▸ **Prompt 1**
How would you say this sentence from the news roundup below in Spanish: "Consumer and advocacy groups are against it, while banks and big business love it."?
▸ **Prompt 2**
Can you resume the news roundup below, picking up right after its final item?

▸ **Document excerpt**
Nice to see some sunshine out today. Enjoyed catching those beams.
❖ UK officials are going to have “talks with armed Syrian rebels in a bid to unite the opposition to the regime of President Bashar al-Assad.” Prime Minister David Cameron is in Jordan to discuss the matter with Jordan’s King. Talks with Syrian rebels are supposed to occur in Jordan and Turkey. Cameron has certainly been busy while in the mid-East, announcing “a joint defence partnership” with the United Arab Emirates.”
❖ Pretty amazing: “Merkel calls for eurozone countries to surrender key tax-and-spend powers: Prescription aimed at rescuing the single currency is one that other member nations may find hard to swallow”. Specifics: “major centralisation in Brussels of sovereign national [fiscal, budgetary and economic] policies”; a new eurozone budget; European Central Bank (in Germany, no less) as “supervisor of the eurozone’s banking sector”.
❖ Details emerging of those “substantial errors” we learned about yesterday in the European Union’s financial matters. For example: “44% of all transactions were “affected by material error”; Rural Development, Environment, Fisheries and Health lost 7.7% of its funds somewhere or other; the Agricultural Guarantee Fund lost 2.9%; Regional Policy, Energy and Transport can’t find 6.0% of its funds; and Employment and Social Affairs lost 2.2%.
❖ “Greek Prime Minister Antonis Samaras has pleaded with politicians to vote through a fresh round of austerity measures crucial to securing the country’s next round of bailout funds.” Meanwhile, protests continue with police in Athens firing tear gas into the crowds of citizens who are undertaking “the mother of strikes”.
❖ The US International Trade Commission has “voted unanimously that Chinese companies have materially injured U.S. manufacturers” of solar panels, which should result in “steep tariffs on Chinese solar companies.”
Money Matters USA
❖ How to improve the US jobs report: Have a “harmonized” (shop talk: uniform) computer system “across all 50 states [requiring] businesses to file unemployment insurance payments every month instead of every quarter”. That would require an investment, though, and House Republicans might balk. More.
❖ An “awful” bill is in the works and there is no indication there’ll be public hearings on it either. This bill, the Independent Agency Regulatory Analysis Act of 2012, “would undermine the independence of the independent agencies, and with it, their ability to do their jobs.” Consumer and advocacy groups are against it, while banks and big business love it.

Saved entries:

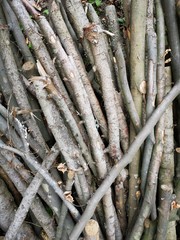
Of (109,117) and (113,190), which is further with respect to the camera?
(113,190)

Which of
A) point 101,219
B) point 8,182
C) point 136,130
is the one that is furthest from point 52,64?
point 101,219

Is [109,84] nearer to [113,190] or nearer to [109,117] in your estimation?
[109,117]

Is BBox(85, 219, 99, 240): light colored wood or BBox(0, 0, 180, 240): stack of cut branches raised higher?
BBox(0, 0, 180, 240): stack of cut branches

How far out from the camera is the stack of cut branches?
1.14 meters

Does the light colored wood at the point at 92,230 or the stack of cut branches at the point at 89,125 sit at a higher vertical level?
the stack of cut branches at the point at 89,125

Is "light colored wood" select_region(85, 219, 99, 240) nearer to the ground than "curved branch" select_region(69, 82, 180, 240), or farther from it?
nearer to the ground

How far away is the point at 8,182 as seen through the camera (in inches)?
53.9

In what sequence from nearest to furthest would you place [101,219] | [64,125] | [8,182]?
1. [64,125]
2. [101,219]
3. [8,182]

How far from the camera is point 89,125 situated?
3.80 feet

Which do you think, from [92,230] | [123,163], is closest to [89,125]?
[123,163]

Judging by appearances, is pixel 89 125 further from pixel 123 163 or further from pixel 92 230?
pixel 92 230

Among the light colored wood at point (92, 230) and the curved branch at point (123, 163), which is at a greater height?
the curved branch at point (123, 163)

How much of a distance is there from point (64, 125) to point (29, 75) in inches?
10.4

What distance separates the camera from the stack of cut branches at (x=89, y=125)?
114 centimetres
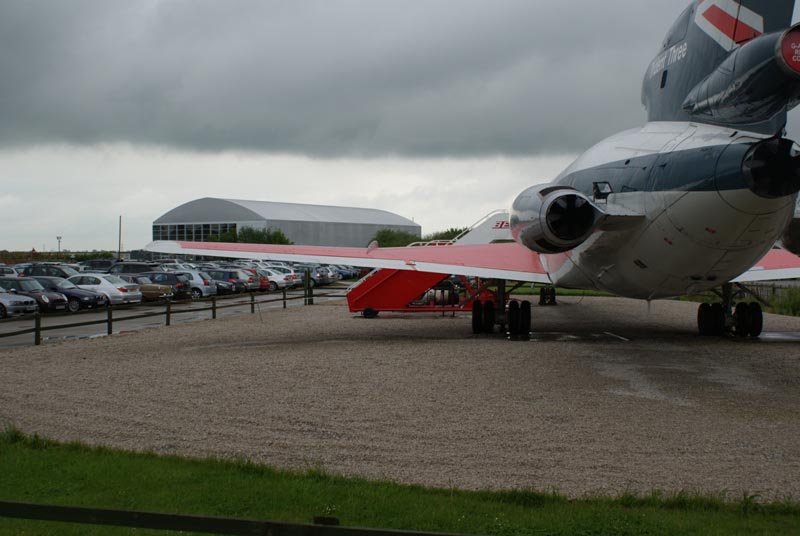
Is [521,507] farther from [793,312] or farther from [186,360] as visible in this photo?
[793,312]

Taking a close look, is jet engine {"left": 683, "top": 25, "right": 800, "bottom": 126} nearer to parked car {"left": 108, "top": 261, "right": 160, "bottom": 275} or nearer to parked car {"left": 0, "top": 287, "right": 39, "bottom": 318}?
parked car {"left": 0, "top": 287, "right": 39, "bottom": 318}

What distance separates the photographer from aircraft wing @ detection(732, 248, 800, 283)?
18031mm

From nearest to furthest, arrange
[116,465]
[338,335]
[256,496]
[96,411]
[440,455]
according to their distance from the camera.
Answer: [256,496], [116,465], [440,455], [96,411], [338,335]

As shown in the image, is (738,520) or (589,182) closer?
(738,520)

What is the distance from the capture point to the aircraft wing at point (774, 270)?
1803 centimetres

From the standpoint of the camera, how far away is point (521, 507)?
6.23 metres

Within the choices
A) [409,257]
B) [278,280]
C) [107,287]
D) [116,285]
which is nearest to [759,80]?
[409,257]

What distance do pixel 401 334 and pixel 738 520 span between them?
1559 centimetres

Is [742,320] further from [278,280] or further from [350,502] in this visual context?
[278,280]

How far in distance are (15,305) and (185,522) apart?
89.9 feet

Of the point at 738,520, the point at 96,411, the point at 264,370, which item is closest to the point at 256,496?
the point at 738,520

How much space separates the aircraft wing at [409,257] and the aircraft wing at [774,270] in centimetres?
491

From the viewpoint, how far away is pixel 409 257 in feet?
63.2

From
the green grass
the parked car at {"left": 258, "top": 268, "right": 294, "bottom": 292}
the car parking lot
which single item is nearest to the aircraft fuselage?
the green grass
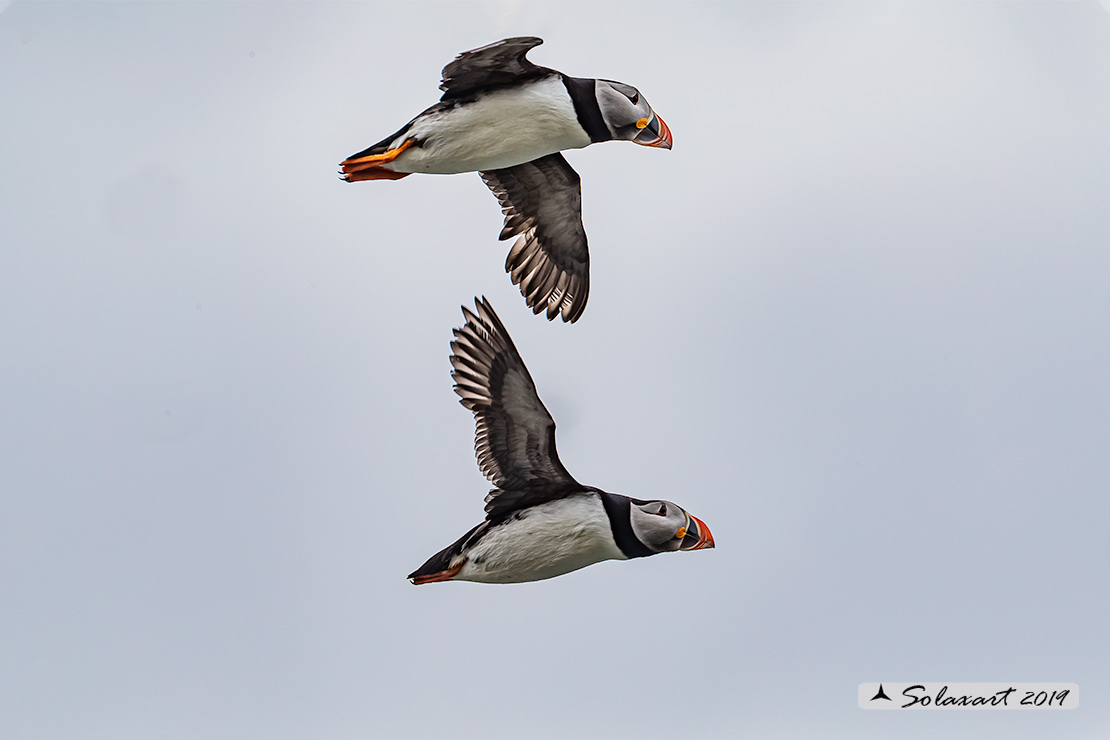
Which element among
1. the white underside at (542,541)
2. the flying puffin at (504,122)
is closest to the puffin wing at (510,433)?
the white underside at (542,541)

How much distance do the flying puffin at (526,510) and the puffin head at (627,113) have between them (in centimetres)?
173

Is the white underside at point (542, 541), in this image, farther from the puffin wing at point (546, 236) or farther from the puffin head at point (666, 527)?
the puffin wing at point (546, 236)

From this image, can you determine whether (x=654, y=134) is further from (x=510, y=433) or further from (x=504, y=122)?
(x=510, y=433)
---
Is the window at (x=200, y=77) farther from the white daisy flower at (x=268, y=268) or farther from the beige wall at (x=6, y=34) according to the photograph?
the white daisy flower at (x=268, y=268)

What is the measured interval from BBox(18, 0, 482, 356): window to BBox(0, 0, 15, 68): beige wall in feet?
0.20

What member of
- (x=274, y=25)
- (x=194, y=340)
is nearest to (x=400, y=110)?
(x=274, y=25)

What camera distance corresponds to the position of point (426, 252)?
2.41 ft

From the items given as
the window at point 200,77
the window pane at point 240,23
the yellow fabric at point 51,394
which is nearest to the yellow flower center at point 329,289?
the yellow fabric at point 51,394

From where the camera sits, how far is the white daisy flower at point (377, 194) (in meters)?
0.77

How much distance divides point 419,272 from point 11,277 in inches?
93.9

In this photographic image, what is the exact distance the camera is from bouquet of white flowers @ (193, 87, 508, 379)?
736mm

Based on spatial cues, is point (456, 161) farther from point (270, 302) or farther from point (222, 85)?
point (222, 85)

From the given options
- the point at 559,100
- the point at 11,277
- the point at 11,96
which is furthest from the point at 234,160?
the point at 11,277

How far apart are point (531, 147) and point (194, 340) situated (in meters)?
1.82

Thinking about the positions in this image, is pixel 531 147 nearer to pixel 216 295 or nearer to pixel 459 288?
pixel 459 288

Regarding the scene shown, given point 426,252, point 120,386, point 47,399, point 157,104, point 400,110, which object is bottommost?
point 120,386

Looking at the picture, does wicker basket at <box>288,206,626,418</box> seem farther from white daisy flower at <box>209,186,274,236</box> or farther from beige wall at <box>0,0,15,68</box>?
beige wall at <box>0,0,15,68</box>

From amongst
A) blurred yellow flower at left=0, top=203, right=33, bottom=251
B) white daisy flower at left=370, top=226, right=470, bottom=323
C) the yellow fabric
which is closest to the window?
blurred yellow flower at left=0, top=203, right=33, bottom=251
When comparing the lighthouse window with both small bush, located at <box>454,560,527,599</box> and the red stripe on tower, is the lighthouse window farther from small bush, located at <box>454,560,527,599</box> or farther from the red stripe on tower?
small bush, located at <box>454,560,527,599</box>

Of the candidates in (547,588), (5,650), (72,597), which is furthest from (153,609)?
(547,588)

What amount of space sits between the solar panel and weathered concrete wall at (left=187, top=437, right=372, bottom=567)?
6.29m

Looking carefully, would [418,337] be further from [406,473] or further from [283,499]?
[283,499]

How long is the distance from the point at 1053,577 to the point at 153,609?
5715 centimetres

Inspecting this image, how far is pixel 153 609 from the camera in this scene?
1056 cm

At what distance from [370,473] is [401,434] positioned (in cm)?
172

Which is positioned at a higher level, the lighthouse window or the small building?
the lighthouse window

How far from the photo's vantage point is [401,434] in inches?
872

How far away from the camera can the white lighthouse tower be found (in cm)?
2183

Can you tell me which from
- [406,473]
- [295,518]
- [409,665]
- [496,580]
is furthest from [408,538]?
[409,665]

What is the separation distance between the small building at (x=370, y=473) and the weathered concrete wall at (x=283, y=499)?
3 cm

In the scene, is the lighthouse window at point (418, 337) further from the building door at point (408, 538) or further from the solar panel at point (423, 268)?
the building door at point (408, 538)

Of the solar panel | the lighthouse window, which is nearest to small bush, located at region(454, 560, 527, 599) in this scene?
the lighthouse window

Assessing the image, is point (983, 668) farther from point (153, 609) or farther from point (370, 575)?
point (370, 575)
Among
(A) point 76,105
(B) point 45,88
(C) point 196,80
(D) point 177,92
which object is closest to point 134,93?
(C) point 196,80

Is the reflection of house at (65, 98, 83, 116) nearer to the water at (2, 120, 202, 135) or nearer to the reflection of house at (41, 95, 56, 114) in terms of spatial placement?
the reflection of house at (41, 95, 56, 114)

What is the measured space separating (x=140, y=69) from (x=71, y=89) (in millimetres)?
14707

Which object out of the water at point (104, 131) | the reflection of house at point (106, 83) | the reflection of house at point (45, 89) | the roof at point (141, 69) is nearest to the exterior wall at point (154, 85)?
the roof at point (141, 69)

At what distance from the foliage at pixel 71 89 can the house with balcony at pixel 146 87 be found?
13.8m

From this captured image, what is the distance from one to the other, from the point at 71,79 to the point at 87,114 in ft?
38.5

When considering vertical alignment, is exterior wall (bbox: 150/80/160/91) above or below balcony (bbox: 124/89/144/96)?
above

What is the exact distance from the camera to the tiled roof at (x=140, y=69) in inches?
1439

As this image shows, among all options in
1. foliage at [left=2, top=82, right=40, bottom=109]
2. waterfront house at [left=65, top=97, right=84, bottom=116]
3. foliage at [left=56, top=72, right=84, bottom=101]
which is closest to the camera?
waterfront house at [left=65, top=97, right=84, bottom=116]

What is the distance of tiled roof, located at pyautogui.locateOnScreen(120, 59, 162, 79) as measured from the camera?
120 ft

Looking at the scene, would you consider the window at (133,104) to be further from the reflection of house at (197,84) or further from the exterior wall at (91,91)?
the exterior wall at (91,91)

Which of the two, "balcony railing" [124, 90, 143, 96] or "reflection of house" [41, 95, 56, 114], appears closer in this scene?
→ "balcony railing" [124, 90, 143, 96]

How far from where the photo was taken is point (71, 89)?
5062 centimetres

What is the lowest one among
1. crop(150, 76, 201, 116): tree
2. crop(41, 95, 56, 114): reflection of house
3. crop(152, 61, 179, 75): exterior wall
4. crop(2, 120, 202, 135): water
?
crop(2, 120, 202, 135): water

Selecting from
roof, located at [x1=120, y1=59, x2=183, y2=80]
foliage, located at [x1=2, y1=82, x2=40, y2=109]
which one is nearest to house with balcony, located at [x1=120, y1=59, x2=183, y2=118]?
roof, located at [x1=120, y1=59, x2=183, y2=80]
* * *
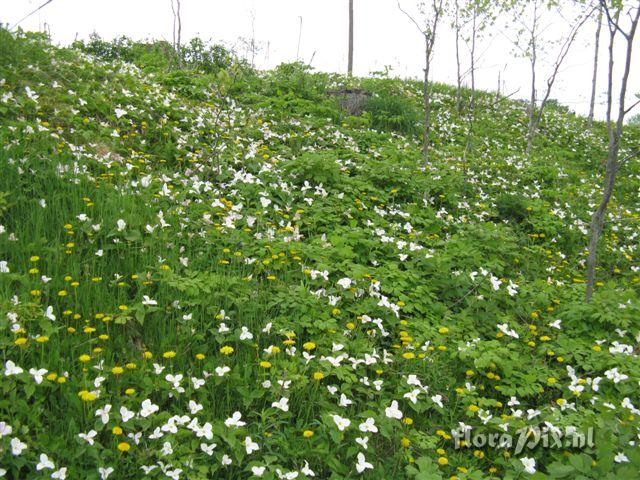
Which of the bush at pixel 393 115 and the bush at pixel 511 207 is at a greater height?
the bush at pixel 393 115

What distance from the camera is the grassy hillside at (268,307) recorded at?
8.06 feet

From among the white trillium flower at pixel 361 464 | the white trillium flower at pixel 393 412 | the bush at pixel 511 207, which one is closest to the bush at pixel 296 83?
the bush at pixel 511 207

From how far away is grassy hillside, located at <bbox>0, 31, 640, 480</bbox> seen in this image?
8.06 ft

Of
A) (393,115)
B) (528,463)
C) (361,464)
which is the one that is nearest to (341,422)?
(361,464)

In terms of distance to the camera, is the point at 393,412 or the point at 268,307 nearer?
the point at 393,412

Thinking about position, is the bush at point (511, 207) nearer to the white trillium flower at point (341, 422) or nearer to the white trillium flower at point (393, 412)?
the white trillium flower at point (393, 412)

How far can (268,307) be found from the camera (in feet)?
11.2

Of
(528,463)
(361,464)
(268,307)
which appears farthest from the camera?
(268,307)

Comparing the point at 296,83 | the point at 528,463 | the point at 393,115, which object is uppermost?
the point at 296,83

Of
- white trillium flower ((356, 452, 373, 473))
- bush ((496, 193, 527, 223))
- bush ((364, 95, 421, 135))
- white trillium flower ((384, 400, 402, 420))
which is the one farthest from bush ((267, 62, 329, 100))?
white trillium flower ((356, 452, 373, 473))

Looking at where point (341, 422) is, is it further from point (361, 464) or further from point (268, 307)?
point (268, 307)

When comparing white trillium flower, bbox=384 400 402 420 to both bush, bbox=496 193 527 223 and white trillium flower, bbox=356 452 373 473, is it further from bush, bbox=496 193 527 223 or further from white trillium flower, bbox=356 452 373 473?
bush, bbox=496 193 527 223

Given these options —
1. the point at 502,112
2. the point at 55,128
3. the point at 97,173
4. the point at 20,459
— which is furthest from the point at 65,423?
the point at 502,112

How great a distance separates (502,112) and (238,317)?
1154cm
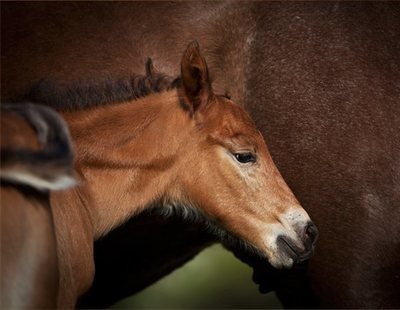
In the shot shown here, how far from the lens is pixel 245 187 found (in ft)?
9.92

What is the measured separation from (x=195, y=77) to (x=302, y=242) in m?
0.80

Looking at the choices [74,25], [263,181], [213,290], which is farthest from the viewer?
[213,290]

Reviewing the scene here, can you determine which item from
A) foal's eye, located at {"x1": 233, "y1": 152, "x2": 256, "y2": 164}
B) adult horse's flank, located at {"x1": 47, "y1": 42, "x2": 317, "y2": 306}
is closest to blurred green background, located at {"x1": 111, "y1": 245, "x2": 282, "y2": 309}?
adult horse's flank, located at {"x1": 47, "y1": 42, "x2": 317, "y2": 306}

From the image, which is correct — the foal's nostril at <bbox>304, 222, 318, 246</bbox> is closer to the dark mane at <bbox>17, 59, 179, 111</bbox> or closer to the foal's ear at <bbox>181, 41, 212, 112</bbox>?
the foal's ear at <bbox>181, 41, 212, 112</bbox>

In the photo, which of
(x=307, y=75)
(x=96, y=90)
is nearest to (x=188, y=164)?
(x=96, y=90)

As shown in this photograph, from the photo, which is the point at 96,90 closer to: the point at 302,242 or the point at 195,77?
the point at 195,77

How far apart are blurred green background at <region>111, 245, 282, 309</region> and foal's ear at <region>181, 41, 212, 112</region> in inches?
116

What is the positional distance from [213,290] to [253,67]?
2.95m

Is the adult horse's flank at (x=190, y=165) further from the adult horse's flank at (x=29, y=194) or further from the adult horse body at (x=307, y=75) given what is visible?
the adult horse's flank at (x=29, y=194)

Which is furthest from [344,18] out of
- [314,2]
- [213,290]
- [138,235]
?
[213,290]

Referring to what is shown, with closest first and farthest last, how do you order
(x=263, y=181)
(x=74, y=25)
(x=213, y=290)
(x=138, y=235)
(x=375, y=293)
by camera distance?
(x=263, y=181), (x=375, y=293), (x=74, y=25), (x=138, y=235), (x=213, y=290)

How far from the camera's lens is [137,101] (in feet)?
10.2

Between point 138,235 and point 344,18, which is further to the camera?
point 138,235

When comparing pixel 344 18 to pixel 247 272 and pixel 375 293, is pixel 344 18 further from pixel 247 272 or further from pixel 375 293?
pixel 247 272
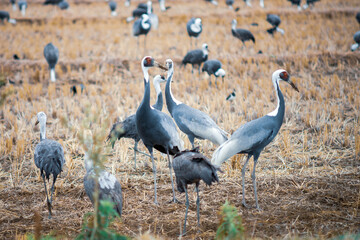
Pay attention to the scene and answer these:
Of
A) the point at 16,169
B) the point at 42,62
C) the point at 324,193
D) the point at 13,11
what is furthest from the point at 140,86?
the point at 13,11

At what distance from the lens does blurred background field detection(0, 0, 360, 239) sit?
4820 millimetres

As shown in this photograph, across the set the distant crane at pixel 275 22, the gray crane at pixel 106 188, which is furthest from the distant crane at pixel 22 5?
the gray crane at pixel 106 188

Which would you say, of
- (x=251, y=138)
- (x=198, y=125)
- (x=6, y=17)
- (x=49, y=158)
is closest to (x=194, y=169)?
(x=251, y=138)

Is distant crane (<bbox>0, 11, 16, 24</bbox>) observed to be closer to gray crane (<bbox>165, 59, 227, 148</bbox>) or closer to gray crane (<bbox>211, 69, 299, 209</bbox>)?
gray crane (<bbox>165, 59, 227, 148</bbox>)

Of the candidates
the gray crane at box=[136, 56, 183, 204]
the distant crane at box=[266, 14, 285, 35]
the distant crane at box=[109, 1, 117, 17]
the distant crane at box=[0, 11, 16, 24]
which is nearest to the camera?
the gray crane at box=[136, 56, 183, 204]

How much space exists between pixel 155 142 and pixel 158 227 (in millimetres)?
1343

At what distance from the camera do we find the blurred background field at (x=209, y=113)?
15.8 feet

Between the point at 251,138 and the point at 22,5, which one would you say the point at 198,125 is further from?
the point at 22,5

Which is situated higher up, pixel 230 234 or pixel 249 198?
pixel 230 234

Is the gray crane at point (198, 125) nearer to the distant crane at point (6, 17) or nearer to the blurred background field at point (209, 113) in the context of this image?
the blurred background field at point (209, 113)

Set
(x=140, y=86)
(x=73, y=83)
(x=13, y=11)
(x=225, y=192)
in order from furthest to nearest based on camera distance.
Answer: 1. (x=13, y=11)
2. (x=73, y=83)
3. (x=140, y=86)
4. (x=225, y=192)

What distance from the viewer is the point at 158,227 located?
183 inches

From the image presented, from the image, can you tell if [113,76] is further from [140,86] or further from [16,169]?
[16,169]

▸ **Reply 1**
Los grupos de consumidores y de defensa de intereses están en contra, mientras que a los bancos y a las grandes empresas les encanta.

▸ **Reply 2**
❖ We must hold him to this one! Senate Majority Leader Harry Reid: “We’re not going to mess with Social Security.”
❖ For your NSS file: “Huckabee: GOP Has ‘Done A Pathetic Job Of Reaching Out To People Of Color’.
❖ “Florida’s Amendment 8, which would have lifted restrictions on state funding of religious institutions, was defeated in Tuesday’s election”–55% to 44%.
❖ Another victory in FL: Voters defeated Amendment 6, the ban on state funding for abortion.
❖ Yay Michigan! 84-year old Matty Moroun spent $31 million to get voters to agree to amend the state constitution so his 82-year old Ambassador (toll, of course) Bridge could continue to be the only bridge connecting the US and Canada in Detroit. Canada had offered to pay $550 million to build a new bridge. Matty lost.
❖ Yay Michigan x 2! By 52%, MI voters yesterday repealed Public Act 4 of 2011, the oppressive emergency manager law.
❖ Elizabeth Warren on her victory (US Senator from MA): “I think this is an election where we stuck to our values: Make sure Social Security and Medicare benefits are protected, and millionaires and billionaires pay their fair share. To me, that’s the heart of it. That’s really where our basic social contract is reaffirmed.”
❖ Sheila Bair: Let’s pay Congress and the President half their salary in dollars and the other half in 10-year Treasury debt, and tie that to “performance benchmarks”–labor force participation rate, GDP growth, and citizen satisfaction (gauged every 2 years).
❖ Interesting take: Romney lost the race this summer when the Obama campaign began “charging him with shipping companies to China, jobs to India, and his personal wealth to tax havens in Bermuda and the Cayman Islands”–all while Romney was at the Olympics.
❖ Obama’s now a member of an elite group you might have never heard of: Incumbents who get re-elected during years of crisis: Angela Merkel (Germany), Julia Gillard (Australia), Mark Rutte (Netherlands), Stephen Harper (Canada) and Obama.
❖ Oh, those data miners. Working in “the cave”, they dug through tons of data to hit on those gems that would indicate which directions the Obama campaign should pursue to get money and votes. Their work is largely top secret, but the peeks inside are fascinating.
❖ Brad DeLong muses about outcomes had certain things occurred.
❖ Did conservatives lose because their media failed them? “With a few exceptions, [conservative media] haven’t tried to rigorously tell [conservatives] the truth, or even to bring [an] intellectually honest opinion.”
❖ Yesterday, a majority of Puerto Rican voters signaled they want to change their relationship with the US and pursue statehood. Neither US Senate Majority Leader Harry Reid nor Speaker of the House John Boehner has had any comment about that so far.
Women & Children
❖ Disturbing data from the Organisation for Economic Co-operation and Development pertaining to poverty among older women, including in the US. Poverty rates for OECD and US women are higher than for men until age 26-40 (when the rate for US men begins to drop significantly), but from age 51-65, the poverty rate takes off–remarkably so for women and with US women’s rate exceeding that for their OECD peers. Graph.
❖ Did the Republicans unleashing of their misogynist loonies assure their defeat?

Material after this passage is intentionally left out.